Key Behavioral Indicators:
- Process masquerading: Drops payload as “conhost.exe”
- Aggressive persistence: Three mechanisms established simultaneously on first run
- Infrastructure flexibility: Pastebin dead-drop for C2 resolution
- System protection: Critical process and anti-sleep API calls
- Mobile spoofing: iPhone user-agent for Pastebin requests
Detection Windows:
- Initial execution: File dropping and process creation events
- Persistence: Simultaneous scheduled task, Run key, and startup folder creation
- Network: Pastebin HTTPS access followed by arbitrary TCP connections
- System protection:
RtlSetProcessIsCriticalAPI calls from non-system processes
Business Impact: Aggressive persistence and critical-process protection make this malware difficult to remove and hazardous to terminate without specialized tooling.
Delivery Method Analysis & Initial Access Vectors
Common Infection Vectors
Both Quasar RAT and NjRAT/XWorm reach victims primarily through phishing and social engineering, though delivery mechanisms reflect their different operational philosophies.
Quasar RAT Delivery Patterns
Targeted delivery approach:
- Spear-phishing emails with malicious Office documents (Word, Excel macros) or weaponized PDFs
- ZIP archives containing executables disguised as legitimate files
- PowerShell droppers for fileless execution and defense evasion
- Software vulnerability exploitation in targeted environments
Typical victim profile: High-value targets in government, defense, energy, and manufacturing — sectors where APT10 operates.
NjRAT/XWorm Delivery Patterns
Mass-delivery approach:
- Bulk phishing campaigns with infected attachments
- Malvertising through compromised websites
- USB drive propagation (prevalent in Middle East and Asia)
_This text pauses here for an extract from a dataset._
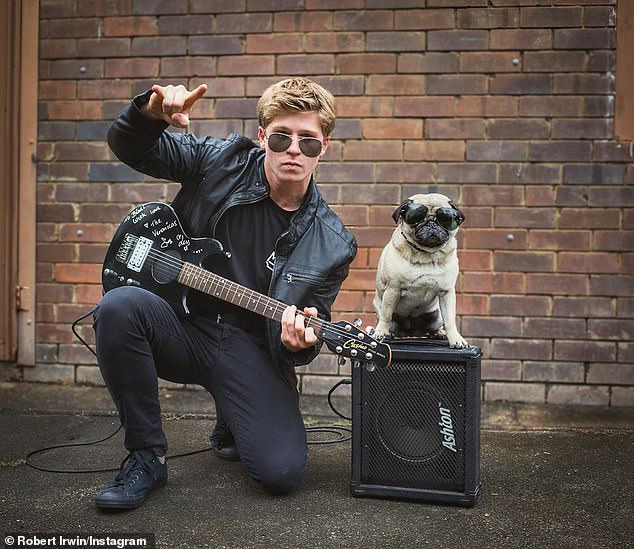 'Rock on, this Halloween': Robert Irwin, 16, channelled his inner rock star for his Halloween costume dressed in all black, with a leather jacket and aviator sunglasses.He also teamed his outfit with an electric guitar and an amplifier, and posed with his pet dog Stella.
- Trojanized software distributed through underground forums
- Exploit kit integration for automated infection of vulnerable systems
Typical victim profile: Broad opportunistic targeting across industries.
Key Risk Factors
- Email is the primary vector for both families
- USB propagation creates air-gapped network risk for NjRAT variants
- Fileless PowerShell droppers bypass file-based detection
- Supply chain compromise potential given widespread use of both families
Prevention Recommendations
- Email security controls: Attachment sandboxing and macro execution restrictions
- Removable media controls: AutoRun restrictions and USB device policy enforcement
- Execution controls: Process execution monitoring and allowlisting for unauthorized executables
- Network segmentation: Controls limiting lateral movement from compromised endpoints
- Endpoint behavioral monitoring: Detection coverage for suspicious process creation patterns
Future Evolution & Threat Trends
Emerging Capabilities to Watch
Commodity RAT development is trending toward enhanced evasion, expanded surveillance, and more resilient C2 architectures that will challenge current detection approaches.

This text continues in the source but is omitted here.